The scanners are off in the room where Drake leaves her to die. It is their only advantage.

The first question Dora asks the symbiote is, “Do you want to survive this?”

She feels its attention focus, its grip constrict. It has not been long enough in her mind to acquire the language, but yes, it wants. How it  _wants_. A form of life, at any rate.

“Possum,” she says, and it takes the meaning from the image in her mind.

The pain folds her. She bends double and feels it seep past her fingers where they clutch her side. Her glasses slip off. She follows them to the floor.

When the door opens, the thread of symbiote still inside stops her heart and lungs.

“This is the higher life form,” Drake says above her.

 _He has no idea_. The words aren’t hers but she clings to them. He has no idea. They drag her out of the room. He has no idea. They dump her in the woods with all the rest.

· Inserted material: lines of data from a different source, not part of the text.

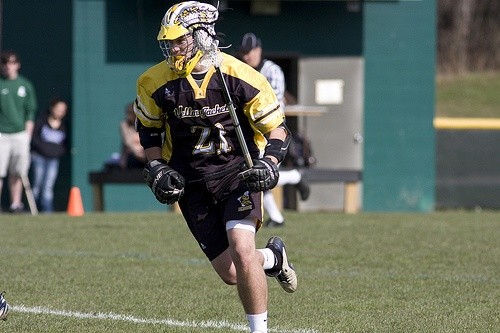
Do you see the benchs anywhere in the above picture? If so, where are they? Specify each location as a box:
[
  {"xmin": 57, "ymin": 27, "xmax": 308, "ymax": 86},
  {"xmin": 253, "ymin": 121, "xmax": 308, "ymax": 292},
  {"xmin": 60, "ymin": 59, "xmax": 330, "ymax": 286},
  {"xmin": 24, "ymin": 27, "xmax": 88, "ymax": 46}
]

He has no idea.

She rises when they are well gone, the symbiote soaking back into her. It offers her glasses, only a little smudged. An act of… if not strictly kindness, then regard for her. She is touched.

She takes a step, and her feet turn toward the compound.

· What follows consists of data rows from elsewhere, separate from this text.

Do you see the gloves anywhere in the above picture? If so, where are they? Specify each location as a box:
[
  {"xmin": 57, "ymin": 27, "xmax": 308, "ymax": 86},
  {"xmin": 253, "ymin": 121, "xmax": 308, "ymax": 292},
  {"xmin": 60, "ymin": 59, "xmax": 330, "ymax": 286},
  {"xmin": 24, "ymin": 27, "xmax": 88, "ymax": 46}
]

 _Go back in, on our terms_. She hesitates, a taste of metal at the back of her mouth.  _He left you for dead. No more fear–you have me._

“I am a better person–” she starts, but in her head the words twist into  _higher life form_. She takes a deep breath. He can not be allowed to continue. She takes another step.

 _Wait_ , it says, and Dora does, her entire body paralyzed. She is wearing white in the woods, horribly exposed, but the child in the dark blue dress doesn’t seem to notice her. Perhaps she is sleepwalking; she moves on tired legs through the trees, toward the Foundation. Moonlight turns her hair silver. Dora’s first instinct, her human instinct, is to call out, but like a bad dream, her voice has shrunk to nothing.

 _Forget him_ , it says when the girl is gone.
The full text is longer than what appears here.